ÇEK Eğitim Ödülü almasından duyduğu memnuniyeti dile getiren ve ÇEK Yönetim Kurulu'na teşekkür eden Prof. Dr. Kağıtçıbaşı, anne eğitiminin düşük olmasının, çocuk eğitimini de doğrudan etkilediğine değindi.
Prof. Dr. Kağıtçıbaşı, sosyo-ekonomik yapının kötü olması nedeniyle ülkemizde çocuklara yeterli eğitimin verilmediğine dikkati çekerek, Türkiye'de erken yaş eğitim yerine yüksek eğitime yatırım yapıldığını vurguladı.
OECD ülkeleri arasında "kadın istihdamı" ve "çocuk eğitimi" konularında çok gerilerde olduğumuzun altını çizen Prof. Dr. Kağıtçıbaşı, 4+4+4 eğitim sisteminin bu durumu çok daha olumsuz yönde etkilediğini söyledi.

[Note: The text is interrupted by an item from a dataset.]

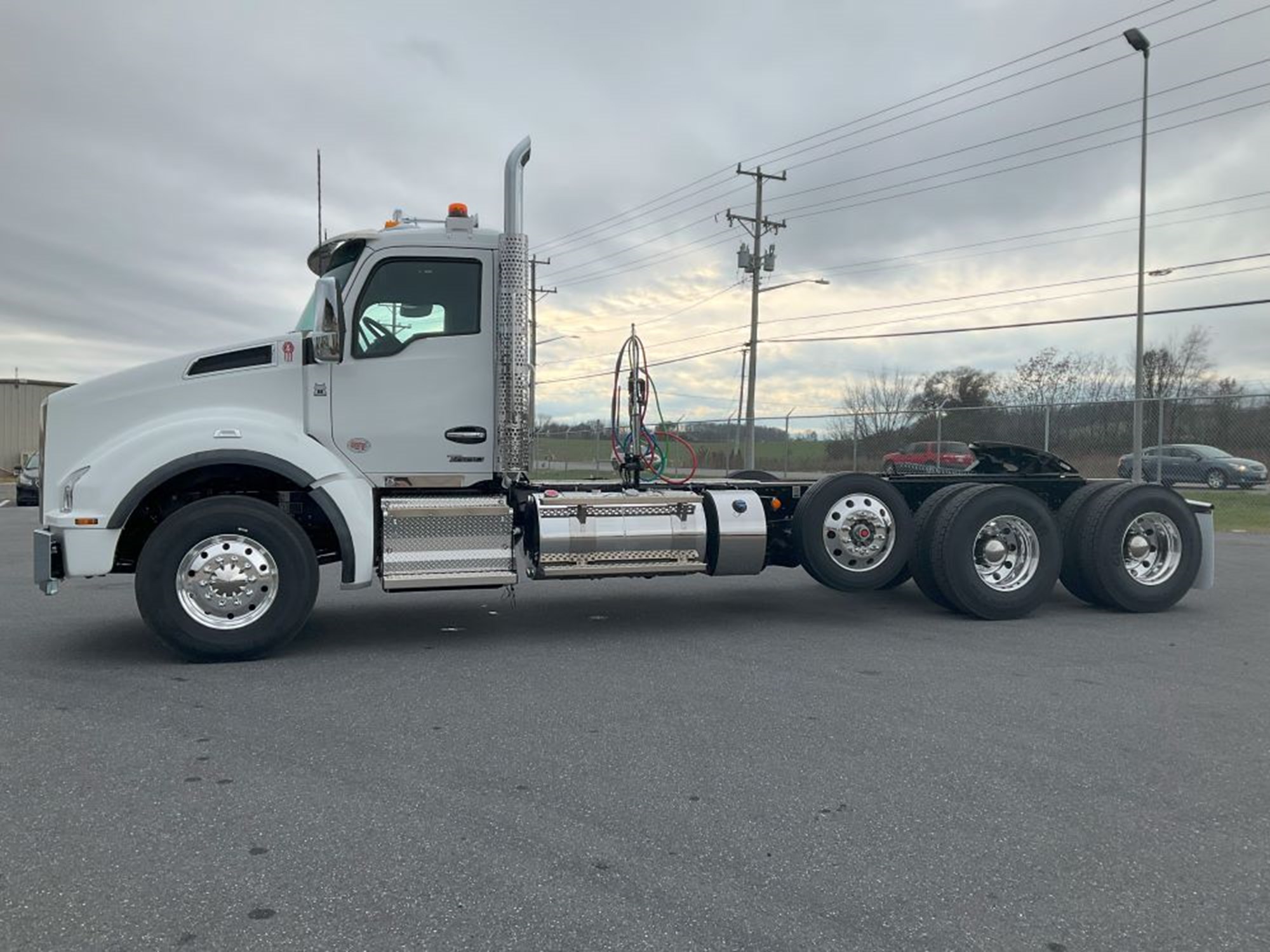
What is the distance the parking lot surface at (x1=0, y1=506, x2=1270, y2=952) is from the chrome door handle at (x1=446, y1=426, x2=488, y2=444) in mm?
1478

Prof. Dr. Kağıtçıbaşı, bu sistem öncesi yüzde 60 düzeyinde olan erken yaşta eğitim oranın, bugün çok gerilediğini ifade ederek, insan kapasitesi ve gelişimi açısından okul öncesi eğitimin kesinlikle ihmal edilmemesi gerektiği üzerinde durdu.
ÇOK YANLIŞLAR YAPILIYOR
Cumhuriyetin eğitime büyük yatırım yaptığını, okur-yazarlık oranının erkeklerde yüzde yedilerden, kadınlarda yüzde bir bile olmayan oranlardan iyi noktalara getirildiğini anlatan Prof. Dr. Kağıtçıbaşı, konuşmasını şöyle tamamladı:
"1970'lerden günümüze kadar imam hatipli öğrenci sayısı, din dersi saatleri giderek arttı. Bugün gelinen noktada imam hatipli öğrenci sayısı bir milyona ulaştı. İnanılmaz ölçüde bu okullara yatırım yapılıyor. Din dersi öğretmenleri yetiştiriliyor. Ne yazık ki ülkemizde çok yanlış giden şeyler var. Bu eğitim sistemiyle de bir yere gidemeyiz."